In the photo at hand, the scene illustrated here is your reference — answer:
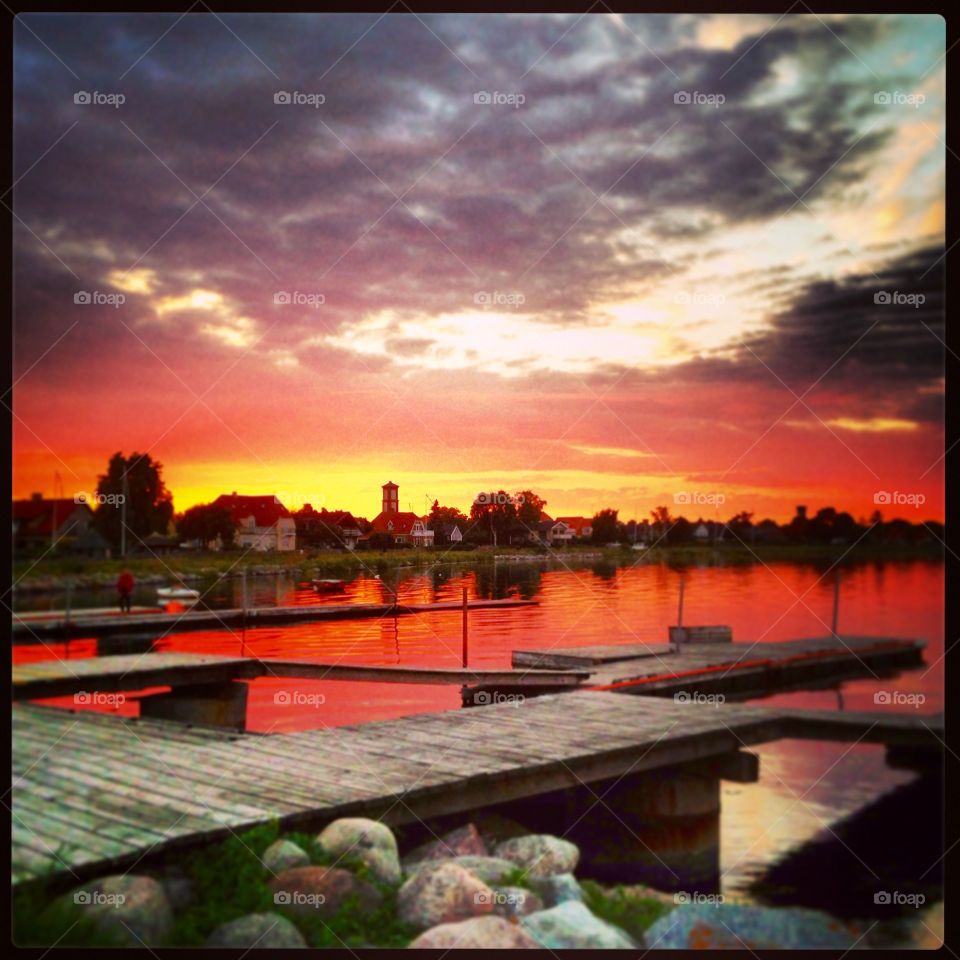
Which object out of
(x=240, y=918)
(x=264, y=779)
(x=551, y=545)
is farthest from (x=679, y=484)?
(x=240, y=918)

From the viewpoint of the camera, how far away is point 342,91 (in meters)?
4.66

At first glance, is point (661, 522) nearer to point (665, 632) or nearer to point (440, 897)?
point (665, 632)

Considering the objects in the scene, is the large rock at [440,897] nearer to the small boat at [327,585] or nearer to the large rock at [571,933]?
the large rock at [571,933]

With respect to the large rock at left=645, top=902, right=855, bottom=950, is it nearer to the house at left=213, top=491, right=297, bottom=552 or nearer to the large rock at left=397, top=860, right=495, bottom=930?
the large rock at left=397, top=860, right=495, bottom=930

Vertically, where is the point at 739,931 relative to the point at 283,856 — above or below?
below

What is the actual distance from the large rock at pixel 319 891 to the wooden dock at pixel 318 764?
19 cm

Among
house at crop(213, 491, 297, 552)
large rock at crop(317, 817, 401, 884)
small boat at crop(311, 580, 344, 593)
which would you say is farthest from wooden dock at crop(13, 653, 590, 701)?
large rock at crop(317, 817, 401, 884)

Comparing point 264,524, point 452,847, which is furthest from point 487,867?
point 264,524

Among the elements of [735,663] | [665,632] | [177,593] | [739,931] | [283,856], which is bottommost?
[739,931]

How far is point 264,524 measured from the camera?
4.89 metres

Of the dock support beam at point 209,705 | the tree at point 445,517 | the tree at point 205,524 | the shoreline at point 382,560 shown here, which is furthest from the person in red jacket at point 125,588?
the tree at point 445,517

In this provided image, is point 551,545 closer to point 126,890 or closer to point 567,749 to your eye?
point 567,749

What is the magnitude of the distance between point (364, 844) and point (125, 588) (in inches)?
64.2
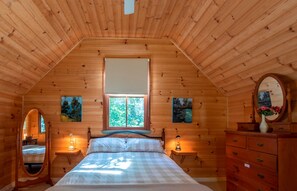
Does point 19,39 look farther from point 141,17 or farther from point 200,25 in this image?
point 200,25

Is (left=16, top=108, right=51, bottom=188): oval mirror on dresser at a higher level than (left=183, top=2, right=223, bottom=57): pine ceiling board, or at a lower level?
lower

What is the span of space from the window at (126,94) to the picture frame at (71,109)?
1.58ft

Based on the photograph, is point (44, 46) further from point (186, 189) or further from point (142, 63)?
point (186, 189)

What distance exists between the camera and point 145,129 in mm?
5426

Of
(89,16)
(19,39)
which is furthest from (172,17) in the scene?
(19,39)

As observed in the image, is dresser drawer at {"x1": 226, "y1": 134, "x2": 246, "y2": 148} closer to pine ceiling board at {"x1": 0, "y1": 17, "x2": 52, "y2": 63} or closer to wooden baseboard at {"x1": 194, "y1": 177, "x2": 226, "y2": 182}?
wooden baseboard at {"x1": 194, "y1": 177, "x2": 226, "y2": 182}

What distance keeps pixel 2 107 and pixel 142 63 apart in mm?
2499

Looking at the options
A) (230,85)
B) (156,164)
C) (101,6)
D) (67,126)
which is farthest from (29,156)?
(230,85)

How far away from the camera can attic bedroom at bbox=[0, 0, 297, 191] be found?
123 inches

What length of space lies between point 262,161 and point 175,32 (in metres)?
2.63

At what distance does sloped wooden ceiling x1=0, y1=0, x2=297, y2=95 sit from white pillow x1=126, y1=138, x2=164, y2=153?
5.34 feet

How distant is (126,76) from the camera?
5.38 metres

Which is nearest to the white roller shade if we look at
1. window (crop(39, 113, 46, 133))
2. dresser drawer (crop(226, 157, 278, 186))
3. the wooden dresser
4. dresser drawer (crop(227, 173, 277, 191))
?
window (crop(39, 113, 46, 133))

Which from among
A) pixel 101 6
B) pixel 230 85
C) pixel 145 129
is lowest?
pixel 145 129
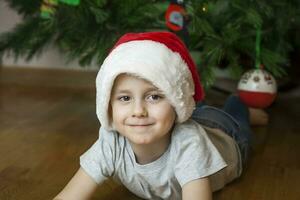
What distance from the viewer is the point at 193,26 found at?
1.37m

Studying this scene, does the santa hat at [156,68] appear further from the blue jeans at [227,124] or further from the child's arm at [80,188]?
the blue jeans at [227,124]

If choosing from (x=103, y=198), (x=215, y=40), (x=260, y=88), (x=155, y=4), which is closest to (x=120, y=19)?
(x=155, y=4)

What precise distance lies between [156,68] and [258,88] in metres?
0.81

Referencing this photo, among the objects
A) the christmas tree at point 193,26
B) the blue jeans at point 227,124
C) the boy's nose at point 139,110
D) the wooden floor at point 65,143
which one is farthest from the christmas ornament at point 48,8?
the boy's nose at point 139,110

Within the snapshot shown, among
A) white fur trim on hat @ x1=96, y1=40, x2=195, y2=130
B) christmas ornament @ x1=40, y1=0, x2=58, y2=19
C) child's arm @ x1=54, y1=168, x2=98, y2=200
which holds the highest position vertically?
white fur trim on hat @ x1=96, y1=40, x2=195, y2=130

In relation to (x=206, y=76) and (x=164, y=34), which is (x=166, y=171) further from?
(x=206, y=76)

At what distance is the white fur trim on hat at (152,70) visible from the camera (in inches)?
29.8

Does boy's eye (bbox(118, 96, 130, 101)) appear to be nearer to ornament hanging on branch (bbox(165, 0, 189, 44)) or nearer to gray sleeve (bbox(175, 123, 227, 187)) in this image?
gray sleeve (bbox(175, 123, 227, 187))

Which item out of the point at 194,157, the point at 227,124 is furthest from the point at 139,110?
the point at 227,124

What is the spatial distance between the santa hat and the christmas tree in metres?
0.57

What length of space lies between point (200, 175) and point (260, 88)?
74 cm

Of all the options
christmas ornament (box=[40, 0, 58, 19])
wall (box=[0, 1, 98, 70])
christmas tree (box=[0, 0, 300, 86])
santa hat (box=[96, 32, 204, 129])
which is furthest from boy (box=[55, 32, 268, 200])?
wall (box=[0, 1, 98, 70])

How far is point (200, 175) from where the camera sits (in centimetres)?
82

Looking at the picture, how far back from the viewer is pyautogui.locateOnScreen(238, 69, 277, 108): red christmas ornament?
4.91 feet
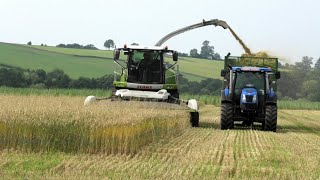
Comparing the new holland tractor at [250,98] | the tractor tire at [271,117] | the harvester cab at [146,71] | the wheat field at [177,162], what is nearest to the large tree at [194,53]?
the harvester cab at [146,71]

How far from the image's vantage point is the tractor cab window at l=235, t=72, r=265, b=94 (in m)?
19.5

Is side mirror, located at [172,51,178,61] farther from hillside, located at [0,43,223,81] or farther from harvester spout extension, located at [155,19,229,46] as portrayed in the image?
hillside, located at [0,43,223,81]

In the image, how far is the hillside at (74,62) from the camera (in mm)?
63094

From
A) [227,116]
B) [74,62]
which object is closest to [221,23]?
[227,116]

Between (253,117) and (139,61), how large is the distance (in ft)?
13.6

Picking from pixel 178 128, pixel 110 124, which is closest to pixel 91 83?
pixel 178 128

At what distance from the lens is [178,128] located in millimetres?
16984

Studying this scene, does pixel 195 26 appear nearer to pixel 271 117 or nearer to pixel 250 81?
pixel 250 81

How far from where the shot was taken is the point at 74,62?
68500 millimetres

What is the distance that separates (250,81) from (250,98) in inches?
35.0

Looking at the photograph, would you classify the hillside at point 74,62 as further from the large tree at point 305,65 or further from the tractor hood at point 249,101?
the tractor hood at point 249,101

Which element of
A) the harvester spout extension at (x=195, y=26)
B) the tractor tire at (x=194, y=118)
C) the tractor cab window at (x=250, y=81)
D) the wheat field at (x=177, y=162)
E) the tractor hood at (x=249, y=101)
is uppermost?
the harvester spout extension at (x=195, y=26)

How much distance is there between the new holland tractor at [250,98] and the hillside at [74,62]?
40.2 meters

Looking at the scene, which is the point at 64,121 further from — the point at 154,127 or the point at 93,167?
the point at 154,127
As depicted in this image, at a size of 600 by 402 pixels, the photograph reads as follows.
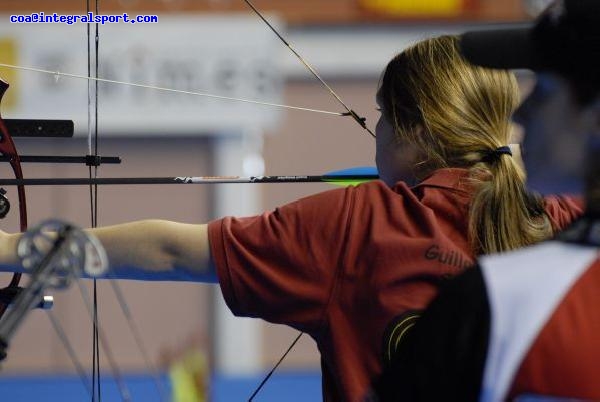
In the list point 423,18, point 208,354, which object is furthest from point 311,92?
point 208,354

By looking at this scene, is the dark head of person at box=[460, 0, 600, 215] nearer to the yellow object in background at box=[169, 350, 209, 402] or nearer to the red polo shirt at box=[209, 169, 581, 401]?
the red polo shirt at box=[209, 169, 581, 401]

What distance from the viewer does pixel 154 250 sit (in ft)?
4.10

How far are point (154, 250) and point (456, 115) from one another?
0.37 m

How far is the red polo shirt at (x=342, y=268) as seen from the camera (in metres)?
1.18

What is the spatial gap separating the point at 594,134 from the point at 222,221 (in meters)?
0.57

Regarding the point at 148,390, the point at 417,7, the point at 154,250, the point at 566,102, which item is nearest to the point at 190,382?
the point at 148,390

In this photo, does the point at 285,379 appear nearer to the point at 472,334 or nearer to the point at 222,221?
the point at 222,221

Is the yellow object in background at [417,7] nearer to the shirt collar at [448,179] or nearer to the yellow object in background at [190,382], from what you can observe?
the yellow object in background at [190,382]

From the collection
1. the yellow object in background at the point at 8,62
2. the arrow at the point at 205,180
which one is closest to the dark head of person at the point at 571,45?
the arrow at the point at 205,180

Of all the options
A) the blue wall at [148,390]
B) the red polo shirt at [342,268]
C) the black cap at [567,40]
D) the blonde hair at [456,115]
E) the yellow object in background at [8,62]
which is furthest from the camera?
the yellow object in background at [8,62]

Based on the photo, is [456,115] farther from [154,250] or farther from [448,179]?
[154,250]

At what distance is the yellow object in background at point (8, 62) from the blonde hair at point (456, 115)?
428 cm

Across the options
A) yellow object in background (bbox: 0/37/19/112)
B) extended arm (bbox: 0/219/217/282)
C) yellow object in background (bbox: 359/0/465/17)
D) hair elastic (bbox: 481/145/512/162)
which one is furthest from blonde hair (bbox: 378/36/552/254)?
yellow object in background (bbox: 359/0/465/17)

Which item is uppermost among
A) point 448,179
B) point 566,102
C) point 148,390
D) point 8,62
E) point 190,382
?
point 566,102
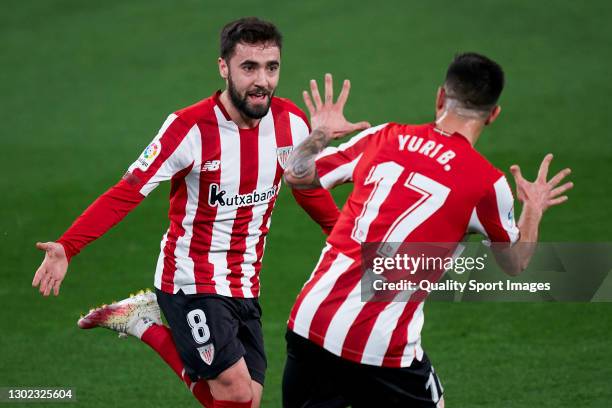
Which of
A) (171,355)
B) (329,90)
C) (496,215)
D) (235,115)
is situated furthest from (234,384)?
(496,215)

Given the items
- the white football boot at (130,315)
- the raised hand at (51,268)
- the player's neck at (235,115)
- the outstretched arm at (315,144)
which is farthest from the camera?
the white football boot at (130,315)

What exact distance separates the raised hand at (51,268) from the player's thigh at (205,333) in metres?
0.75

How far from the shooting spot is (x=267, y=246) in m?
10.0

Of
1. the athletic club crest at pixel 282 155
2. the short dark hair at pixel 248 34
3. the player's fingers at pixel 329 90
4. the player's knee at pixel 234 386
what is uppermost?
the short dark hair at pixel 248 34

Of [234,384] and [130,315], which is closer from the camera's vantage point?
[234,384]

> **Exercise directions**
Repeat the records word for word, beginning with the line that contains "What exact distance" and continuing through the final line of the records.

> **Exercise solution**
What exact distance separates the raised hand at (51,268) from the player's thigh at (205,333) in metres?
0.75

How far from the shooting spot is (x=267, y=246) in m?
10.0

Of
1. the athletic club crest at pixel 282 155
2. the short dark hair at pixel 248 34
3. the player's fingers at pixel 329 90
4. the player's knee at pixel 234 386
what is uppermost?
the short dark hair at pixel 248 34

Of [234,384] and [130,315], which is closer from the camera's vantage point?
[234,384]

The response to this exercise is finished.